Professional wrestling tag team championship

The CZW World Tag Team Championship is a professional wrestling world tag team championship owned and copyrighted by the Combat Zone Wrestling (CZW) promotion; it is contested for in their tag team division. It was created and debuted on February 13, 1999 at CZW's Opening Night event, where Jon Dahmer and Jose Rivera, Jr. were awarded the championship, becoming the inaugural champions in the process.

Overall, there have been 60 reigns, shared between 77 individual wrestlers and 44 teams, and four vacancies.

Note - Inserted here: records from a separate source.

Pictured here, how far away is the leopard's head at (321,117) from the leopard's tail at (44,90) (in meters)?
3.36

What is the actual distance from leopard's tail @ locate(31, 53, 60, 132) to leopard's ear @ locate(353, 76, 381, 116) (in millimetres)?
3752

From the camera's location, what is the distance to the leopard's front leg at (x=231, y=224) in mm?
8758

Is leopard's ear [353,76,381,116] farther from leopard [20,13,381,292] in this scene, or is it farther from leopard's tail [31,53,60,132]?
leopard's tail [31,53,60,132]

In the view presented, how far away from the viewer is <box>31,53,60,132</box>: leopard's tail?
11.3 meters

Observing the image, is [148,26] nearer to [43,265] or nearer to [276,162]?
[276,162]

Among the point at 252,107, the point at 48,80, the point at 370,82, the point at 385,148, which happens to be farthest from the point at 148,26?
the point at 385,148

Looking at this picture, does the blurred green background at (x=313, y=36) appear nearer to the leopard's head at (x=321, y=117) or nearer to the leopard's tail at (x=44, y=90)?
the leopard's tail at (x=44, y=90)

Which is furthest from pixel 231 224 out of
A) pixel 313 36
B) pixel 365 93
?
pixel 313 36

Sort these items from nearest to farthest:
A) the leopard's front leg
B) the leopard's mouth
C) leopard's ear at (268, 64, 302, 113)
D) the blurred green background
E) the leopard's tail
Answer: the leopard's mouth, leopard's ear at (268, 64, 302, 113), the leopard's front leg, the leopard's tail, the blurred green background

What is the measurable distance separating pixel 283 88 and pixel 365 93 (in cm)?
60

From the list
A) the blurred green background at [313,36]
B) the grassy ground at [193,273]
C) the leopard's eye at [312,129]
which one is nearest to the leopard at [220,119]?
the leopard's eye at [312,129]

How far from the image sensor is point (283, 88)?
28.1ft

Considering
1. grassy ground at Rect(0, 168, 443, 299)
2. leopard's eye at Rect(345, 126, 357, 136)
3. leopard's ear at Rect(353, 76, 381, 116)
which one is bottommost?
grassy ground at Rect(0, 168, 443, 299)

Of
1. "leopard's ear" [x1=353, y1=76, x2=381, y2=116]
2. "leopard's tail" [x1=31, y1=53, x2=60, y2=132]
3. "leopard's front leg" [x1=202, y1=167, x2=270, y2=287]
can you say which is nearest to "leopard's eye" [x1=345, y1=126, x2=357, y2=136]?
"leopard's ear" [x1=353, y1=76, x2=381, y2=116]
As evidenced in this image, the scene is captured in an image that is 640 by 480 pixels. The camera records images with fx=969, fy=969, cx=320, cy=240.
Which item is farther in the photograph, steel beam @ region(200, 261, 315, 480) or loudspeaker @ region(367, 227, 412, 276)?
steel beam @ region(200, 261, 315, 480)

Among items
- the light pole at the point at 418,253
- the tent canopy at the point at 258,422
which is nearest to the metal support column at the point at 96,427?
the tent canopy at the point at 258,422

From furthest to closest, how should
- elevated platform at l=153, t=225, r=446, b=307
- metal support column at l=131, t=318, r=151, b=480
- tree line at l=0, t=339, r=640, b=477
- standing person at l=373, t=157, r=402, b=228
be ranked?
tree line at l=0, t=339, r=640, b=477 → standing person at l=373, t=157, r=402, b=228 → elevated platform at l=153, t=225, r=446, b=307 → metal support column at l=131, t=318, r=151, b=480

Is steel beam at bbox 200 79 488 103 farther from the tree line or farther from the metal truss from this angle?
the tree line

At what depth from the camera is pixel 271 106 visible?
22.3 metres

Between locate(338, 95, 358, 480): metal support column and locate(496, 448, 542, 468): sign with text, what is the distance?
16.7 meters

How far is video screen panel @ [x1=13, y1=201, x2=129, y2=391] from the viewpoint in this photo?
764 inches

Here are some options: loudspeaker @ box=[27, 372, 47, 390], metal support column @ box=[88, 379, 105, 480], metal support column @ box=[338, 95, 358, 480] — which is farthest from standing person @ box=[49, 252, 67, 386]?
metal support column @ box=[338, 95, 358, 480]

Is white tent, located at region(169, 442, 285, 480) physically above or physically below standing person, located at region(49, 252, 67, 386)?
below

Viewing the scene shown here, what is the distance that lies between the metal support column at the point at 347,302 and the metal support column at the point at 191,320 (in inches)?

Post Game (Mike Walker & Vinny Talotta), are the current champions in their third reign.

==History==
On February 13, 1999, CZW debuted their version of a tag team championship, which they named the CZW World Tag Team Championship at the company's Opening Night event. Jon Dahmer and Jose Rivera, Jr. were awarded the championship at the said event, becoming the inaugural champions in the process. Although the title is a world tag team championship, supposedly only intended for tag teams, a wrestler has held the championship by himself – Justice Pain. Pain held the championship during his entire reign alone, from November 20, 1999 to January 8, 2000, when he lost it to The Thrill Kill Kult (Diablos Macabre and Midknight); the same team he defeated to win the championship.

==Reigns==

The inaugural champions were Jon Dahmer and Jose Rivera, Jr., who were awarded the championship on February 13, 1999 at CZW's Opening Night event. At 668 days, The REP (Dave McCall and Nate Carter)'s third reign is the longest in the title's history. Dahmer's and Rivera, Jr.'s only reign and 2 Girls, 1 Cup (Beef Wellington and Greg Excellent)'s first reign are tied for the record for the shortest in the title's history at less than one day. The BLK-OUT (Sabian and Rukus) hold the record for most reigns, with five. Milk Chocolate (Brandon Watts and Randy Summers) are the current champions, who are in their first reign. They defeated CMD (Desean Pratt and Boom Harden) on September 3, 2023, at CZW Limelight XX to win the titles. Overall, there have been 60 reigns, shared between 77 individual wrestlers and 44 teams, and four vacancies.